“Take a personal jubilee year… we are who we create ourselves to be. You are free to tell new stories about yourself, forced to be the you you wish to be.”
From Writing – The Sacred Art
It was probably a Sunday when, for the first and last time, I climbed a tree: A distressing episode that rolled out when I was 10 or so. It may have taken place in a state park in California, or was it Oregon, a campsite in any case. We visited so many places of natural wonder in those mid-century years: weekend excursions, weeks-long cross-country pilgrimages. Sundays for my father and brothers were most especially not a time to be indoors, let alone inside a sanctuary. They were times to get out and go, with increasing primitiveness: minimal equipment, exclusive of conveniences.
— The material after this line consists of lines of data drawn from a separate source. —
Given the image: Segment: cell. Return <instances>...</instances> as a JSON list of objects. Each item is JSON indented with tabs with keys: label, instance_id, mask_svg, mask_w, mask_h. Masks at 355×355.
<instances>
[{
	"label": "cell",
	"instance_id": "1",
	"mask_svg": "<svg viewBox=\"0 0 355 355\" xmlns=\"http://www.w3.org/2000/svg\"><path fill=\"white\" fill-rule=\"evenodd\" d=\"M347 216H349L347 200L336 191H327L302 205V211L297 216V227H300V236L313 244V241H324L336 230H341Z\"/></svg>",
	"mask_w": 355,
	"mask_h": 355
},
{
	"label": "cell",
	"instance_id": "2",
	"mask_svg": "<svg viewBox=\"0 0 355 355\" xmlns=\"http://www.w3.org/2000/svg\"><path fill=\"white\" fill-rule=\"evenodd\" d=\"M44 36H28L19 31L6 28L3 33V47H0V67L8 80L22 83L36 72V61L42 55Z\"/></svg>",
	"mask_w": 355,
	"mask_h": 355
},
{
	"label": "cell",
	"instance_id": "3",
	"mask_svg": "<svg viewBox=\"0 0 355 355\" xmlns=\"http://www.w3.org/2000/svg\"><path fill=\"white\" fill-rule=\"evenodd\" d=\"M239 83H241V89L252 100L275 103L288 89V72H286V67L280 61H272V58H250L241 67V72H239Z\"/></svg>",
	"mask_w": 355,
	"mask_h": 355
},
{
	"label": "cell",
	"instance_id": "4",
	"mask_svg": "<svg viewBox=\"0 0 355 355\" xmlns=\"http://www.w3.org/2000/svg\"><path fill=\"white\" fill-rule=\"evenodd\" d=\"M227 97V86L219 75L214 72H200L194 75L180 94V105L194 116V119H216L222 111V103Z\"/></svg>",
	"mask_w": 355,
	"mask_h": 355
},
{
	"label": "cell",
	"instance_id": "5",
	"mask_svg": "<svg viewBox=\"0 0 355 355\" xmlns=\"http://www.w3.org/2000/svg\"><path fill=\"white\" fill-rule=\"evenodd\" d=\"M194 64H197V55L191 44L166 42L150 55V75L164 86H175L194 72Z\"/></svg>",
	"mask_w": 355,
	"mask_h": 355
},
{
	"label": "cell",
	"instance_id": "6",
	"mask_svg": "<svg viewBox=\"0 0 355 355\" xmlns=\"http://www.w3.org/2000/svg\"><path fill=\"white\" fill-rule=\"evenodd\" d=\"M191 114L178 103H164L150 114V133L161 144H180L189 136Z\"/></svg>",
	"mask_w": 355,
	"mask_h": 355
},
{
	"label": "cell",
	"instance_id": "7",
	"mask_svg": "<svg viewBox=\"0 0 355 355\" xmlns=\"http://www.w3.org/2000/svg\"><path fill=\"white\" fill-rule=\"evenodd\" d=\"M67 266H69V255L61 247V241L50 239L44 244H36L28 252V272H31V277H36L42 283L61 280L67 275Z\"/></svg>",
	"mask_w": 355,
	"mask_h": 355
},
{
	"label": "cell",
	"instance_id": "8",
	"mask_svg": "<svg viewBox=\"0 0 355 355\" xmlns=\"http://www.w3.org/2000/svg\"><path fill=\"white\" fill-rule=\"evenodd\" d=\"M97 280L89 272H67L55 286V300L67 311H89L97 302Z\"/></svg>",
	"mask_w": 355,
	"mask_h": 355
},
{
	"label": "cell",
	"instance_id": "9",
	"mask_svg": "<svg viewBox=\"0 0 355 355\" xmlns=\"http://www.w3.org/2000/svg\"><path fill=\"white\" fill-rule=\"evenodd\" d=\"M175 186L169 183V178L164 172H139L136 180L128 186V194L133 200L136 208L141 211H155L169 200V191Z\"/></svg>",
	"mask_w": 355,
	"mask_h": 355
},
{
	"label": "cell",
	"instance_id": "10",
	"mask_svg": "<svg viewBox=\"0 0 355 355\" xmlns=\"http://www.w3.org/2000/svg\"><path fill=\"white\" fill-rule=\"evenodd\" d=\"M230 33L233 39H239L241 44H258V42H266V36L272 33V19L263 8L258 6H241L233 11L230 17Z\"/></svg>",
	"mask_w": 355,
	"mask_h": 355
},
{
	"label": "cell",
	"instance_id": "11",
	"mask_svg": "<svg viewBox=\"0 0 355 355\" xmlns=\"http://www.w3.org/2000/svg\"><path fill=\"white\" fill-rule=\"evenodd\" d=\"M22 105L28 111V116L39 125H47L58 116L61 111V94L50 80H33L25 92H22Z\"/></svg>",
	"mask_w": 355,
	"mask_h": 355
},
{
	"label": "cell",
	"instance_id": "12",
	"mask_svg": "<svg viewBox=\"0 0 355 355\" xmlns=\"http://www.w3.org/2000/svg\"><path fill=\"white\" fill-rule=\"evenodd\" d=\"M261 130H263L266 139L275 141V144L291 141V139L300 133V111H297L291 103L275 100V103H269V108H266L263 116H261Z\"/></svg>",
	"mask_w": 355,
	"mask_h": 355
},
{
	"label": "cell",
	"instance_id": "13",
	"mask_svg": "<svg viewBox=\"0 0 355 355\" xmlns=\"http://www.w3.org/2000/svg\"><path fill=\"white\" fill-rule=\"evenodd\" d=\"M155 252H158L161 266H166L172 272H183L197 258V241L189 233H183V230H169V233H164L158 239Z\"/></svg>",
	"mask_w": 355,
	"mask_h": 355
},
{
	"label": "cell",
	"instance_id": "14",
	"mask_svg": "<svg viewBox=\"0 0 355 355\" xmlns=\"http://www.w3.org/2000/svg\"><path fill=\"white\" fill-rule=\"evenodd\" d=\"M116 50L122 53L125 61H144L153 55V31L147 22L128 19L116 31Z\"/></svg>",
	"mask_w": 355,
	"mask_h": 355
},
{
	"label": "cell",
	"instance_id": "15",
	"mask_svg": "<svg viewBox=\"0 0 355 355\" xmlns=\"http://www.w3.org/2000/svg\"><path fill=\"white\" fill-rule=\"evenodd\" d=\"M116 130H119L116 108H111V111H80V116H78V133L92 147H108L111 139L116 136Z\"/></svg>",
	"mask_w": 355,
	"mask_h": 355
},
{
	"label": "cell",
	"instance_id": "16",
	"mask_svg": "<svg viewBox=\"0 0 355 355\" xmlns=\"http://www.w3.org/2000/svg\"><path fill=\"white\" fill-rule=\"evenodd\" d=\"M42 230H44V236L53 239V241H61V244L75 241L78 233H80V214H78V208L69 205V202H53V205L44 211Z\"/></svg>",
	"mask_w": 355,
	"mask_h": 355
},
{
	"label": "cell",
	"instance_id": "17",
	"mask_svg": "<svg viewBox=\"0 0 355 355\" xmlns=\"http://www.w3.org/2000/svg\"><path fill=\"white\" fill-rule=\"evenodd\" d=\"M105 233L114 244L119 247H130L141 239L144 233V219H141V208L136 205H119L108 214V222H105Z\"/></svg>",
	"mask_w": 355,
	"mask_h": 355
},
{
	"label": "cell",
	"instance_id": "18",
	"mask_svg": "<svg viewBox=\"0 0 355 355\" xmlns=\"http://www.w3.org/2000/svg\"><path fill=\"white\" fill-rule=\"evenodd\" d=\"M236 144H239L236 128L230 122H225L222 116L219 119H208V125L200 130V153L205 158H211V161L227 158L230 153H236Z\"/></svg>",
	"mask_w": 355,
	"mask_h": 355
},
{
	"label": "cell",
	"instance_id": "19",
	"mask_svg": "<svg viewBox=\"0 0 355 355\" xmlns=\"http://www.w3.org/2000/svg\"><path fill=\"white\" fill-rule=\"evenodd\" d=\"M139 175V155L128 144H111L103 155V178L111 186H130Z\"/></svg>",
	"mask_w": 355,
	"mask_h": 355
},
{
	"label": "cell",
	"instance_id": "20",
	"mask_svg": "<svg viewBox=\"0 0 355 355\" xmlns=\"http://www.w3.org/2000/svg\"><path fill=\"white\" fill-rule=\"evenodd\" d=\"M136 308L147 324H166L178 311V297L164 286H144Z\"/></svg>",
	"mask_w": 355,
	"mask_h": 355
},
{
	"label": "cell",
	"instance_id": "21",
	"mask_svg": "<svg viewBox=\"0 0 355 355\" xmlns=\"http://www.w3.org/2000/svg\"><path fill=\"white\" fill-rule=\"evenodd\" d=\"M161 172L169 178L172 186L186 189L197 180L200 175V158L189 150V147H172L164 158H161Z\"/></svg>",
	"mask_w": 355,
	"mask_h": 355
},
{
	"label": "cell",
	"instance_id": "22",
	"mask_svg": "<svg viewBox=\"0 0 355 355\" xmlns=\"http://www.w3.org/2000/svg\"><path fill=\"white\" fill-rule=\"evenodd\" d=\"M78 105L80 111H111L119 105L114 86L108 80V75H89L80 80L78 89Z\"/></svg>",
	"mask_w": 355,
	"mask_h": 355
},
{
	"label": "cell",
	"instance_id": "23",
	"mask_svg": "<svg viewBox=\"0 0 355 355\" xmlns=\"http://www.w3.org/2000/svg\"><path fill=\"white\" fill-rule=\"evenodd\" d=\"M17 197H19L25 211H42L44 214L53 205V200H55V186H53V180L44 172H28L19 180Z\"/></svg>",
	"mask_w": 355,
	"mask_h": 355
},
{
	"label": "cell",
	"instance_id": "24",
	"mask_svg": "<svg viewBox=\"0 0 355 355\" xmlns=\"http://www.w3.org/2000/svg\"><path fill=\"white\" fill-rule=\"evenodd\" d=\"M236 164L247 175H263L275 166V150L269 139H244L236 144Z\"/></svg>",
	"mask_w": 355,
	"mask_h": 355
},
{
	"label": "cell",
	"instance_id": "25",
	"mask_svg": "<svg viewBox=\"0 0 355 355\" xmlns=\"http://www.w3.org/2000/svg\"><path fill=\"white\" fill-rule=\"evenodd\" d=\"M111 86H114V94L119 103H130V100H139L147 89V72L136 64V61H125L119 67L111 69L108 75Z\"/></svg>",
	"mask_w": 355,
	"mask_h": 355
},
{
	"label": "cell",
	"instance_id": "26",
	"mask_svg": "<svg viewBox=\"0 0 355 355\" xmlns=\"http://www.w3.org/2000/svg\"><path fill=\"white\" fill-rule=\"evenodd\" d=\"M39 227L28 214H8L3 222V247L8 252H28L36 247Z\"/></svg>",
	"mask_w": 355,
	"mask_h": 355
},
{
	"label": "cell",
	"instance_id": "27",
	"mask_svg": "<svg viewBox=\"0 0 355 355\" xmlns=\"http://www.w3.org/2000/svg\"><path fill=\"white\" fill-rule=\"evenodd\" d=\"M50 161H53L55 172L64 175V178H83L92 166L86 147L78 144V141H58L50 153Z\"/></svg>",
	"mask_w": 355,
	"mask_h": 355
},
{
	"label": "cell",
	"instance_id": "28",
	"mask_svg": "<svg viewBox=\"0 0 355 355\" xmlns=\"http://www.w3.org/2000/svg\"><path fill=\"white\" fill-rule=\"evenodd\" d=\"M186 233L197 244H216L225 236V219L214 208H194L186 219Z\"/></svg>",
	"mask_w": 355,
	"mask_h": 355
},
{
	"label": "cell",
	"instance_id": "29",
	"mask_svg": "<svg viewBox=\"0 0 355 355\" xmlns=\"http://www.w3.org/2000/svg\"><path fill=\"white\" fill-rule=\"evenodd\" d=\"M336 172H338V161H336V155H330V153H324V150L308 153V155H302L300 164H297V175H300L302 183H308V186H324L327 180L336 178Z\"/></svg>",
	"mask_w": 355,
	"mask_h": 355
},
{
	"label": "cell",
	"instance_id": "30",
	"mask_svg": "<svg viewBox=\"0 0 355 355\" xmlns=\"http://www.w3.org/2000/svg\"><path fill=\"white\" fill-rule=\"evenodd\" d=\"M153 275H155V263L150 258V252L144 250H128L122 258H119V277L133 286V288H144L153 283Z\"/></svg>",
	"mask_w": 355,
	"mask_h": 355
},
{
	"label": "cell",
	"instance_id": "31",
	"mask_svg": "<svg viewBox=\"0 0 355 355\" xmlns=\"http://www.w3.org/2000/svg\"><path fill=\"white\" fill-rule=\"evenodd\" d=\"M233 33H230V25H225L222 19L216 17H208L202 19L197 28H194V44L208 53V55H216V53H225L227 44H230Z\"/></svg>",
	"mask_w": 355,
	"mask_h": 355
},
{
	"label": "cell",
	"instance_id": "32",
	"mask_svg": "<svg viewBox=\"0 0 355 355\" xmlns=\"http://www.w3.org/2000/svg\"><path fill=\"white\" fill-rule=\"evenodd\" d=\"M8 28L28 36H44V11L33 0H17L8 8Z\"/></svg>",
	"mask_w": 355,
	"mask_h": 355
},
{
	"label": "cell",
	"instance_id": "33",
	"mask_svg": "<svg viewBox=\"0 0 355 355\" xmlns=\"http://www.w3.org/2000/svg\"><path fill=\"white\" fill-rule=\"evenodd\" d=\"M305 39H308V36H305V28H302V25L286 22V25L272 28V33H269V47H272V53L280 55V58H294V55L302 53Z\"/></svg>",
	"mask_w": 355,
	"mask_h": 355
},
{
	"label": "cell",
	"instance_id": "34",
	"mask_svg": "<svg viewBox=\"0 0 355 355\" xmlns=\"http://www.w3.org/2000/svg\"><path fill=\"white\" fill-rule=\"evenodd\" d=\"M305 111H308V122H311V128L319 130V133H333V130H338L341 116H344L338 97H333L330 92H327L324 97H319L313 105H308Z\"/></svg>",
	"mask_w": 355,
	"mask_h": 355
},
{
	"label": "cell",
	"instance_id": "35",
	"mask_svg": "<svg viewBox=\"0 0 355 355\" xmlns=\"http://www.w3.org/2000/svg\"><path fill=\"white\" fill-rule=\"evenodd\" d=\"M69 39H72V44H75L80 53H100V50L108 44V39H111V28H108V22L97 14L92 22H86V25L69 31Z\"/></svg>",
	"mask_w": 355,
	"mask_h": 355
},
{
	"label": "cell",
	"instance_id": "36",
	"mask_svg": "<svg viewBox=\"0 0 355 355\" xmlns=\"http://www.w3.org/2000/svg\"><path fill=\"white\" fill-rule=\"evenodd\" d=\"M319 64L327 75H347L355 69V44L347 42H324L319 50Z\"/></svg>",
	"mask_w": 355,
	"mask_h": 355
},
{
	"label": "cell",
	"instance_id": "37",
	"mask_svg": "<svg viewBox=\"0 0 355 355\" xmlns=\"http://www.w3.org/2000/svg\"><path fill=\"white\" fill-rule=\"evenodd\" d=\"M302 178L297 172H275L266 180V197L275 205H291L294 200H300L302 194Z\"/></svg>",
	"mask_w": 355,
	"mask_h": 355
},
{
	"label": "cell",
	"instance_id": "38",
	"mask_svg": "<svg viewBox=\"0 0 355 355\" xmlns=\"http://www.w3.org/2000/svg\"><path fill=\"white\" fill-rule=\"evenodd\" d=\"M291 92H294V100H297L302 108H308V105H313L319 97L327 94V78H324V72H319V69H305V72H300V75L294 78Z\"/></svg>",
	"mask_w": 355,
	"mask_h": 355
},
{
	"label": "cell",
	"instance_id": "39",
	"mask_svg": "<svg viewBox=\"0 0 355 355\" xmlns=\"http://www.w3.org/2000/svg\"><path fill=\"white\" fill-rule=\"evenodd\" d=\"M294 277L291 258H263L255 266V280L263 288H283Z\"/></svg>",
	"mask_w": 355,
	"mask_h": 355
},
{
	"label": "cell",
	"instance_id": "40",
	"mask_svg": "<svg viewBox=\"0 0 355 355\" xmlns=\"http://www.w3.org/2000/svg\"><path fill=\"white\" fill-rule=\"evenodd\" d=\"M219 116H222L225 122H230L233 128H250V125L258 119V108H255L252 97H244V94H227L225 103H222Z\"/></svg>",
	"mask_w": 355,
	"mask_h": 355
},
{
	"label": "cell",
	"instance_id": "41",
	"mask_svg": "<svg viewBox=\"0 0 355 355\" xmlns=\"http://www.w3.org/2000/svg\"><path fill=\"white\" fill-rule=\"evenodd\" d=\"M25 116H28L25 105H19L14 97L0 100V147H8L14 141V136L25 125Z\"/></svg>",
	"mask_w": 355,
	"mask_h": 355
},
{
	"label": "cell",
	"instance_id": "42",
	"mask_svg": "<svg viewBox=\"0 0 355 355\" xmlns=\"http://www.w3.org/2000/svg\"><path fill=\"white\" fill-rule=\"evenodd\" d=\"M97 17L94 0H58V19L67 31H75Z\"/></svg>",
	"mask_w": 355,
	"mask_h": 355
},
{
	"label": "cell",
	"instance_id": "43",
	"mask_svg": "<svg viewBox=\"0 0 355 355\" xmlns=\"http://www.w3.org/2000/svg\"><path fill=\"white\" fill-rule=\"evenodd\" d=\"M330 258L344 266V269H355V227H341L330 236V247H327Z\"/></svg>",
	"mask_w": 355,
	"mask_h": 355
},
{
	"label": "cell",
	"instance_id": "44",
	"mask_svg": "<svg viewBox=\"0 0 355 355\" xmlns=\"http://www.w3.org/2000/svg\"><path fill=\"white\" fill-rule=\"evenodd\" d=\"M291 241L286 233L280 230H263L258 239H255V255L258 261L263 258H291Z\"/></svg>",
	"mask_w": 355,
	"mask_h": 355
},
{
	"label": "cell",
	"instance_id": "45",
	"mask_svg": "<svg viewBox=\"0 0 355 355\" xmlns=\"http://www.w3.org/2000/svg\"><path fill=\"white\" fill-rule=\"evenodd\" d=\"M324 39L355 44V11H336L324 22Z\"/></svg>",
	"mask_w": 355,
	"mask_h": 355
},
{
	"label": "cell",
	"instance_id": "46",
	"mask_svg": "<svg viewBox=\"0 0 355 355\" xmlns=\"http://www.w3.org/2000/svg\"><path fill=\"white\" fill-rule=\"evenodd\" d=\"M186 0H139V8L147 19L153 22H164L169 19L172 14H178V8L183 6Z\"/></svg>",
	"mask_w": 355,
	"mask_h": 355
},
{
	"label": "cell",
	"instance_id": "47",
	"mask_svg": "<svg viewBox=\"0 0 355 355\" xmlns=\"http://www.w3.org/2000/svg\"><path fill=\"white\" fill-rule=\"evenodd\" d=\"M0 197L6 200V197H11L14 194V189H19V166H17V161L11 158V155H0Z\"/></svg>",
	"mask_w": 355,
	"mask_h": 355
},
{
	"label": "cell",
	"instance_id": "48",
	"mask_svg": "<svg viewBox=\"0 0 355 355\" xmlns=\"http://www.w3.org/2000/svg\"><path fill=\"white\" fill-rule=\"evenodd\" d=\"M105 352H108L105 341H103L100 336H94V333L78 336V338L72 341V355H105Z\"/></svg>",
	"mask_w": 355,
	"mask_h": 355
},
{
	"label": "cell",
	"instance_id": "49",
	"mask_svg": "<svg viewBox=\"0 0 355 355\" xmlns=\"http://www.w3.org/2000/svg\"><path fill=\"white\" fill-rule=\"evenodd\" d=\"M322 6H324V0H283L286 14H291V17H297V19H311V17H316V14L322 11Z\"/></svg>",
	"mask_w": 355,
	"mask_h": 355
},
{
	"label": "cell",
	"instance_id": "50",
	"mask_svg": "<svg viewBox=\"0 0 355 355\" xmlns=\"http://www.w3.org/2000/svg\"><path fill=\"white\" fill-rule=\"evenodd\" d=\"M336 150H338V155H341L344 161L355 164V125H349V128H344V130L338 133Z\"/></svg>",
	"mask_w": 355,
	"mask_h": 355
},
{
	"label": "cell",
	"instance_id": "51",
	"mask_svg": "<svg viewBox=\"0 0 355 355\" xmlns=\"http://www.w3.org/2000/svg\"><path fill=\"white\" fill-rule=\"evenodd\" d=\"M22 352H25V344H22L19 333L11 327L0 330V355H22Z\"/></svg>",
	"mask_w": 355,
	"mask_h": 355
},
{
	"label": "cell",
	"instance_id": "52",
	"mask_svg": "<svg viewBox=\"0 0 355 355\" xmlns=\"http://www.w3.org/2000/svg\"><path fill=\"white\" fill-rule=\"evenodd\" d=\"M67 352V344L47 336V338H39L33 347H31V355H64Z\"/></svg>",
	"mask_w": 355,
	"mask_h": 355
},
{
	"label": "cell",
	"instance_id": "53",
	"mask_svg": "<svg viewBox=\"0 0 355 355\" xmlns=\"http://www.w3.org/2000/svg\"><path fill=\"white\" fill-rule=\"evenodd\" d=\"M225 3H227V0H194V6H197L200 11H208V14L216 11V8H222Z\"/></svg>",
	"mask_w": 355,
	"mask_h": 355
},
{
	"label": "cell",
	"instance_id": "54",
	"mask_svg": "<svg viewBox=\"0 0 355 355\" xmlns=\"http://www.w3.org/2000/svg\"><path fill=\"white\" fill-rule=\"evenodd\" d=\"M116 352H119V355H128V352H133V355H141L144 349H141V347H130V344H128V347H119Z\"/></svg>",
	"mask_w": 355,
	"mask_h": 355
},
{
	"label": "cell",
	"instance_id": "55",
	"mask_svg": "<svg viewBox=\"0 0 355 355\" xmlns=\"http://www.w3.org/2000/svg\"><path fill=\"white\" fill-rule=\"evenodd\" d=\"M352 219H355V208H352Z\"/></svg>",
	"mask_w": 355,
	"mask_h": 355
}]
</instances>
Mostly these outdoor adventures were tame enough. I collected rocks and shells and imagined myself Sacajawea, the Lewis and Clark expedition guide. Or I read Archie and Veronica comic books in the backseat of a stifling station wagon. But this was different. I was pushed way past my physical comfort zone into a realm of fright and humiliation.
My brothers, at least two of them, were there and somewhere nearby my parents, my father for sure. They were all witnesses — it turns out neutral to actively unhelpful ones — to what seemed at the time to be an eternity of embarrassment, partially of their creation. I was a pretty good little tent pitcher — those heavy canvas ones with stakes — campfire starter and tender, hiker, bike rider, and a decent swimmer (basic crawl and side stroke). In fact I learned to ride a 26-incher and cross a standard indoor pool before the boys. But tree climbing was a way wild card.
Going up a tree, some kind of deciduous Western species, was not something I had ever wanted to take on. My relationship with woods was just that, a plural one, the stands of Eastern Mid Atlantic pines and maples, and on the other coast redwoods and live oak. These woods, these forests were a context for a mostly interior life: places to be alone, away from a cramped, noisy, nosy, contentious family system. They were environments in which I could sing Broadway tunes to myself, scribble poems, amble — but never too far. The individual trees were not a source of particular interest and certainly not a recreational challenge.
What I remember still is this: Getting at least half way up to a thick enough branch and then being afraid, no terrified, to go back down. My brothers, instead of encouraging me or offering verbal instructions or physical support, taunted me, calling me sissy, “froggy” (the most hateful name my twin had invented for what he viewed as my big thighs and croaking voice, especially when pushed). My father at the very least did not tell them to stop their shelling, let alone to help me.
From what I can remember more than 50 years later is that my dad must have finally (how long this went on I will never know, probably much less time than it felt like) gone over and either brought me down himself or talked me down. What stayed with me was shame at such a public exposure of my clumsiness or cowardice or both. A lingering humiliation, but not a total defeat of my spirit.
The wiser older rebbe-crone in me sees that the lesson, the take away was/is not that I could have climbed back down on my own if only I had more confidence and less reactivity to my brothers’ customary cruelty, but that I survived this indignity and didn’t ever go back up a tree when I did not want to. I let go of mastering that which I had no desire to master, have chosen (mostly) my own tests and trials, and let this shaming and so many other childhood shamings fade away, at least to the point where I am not so chronically mortified that I can not function in so many other ways.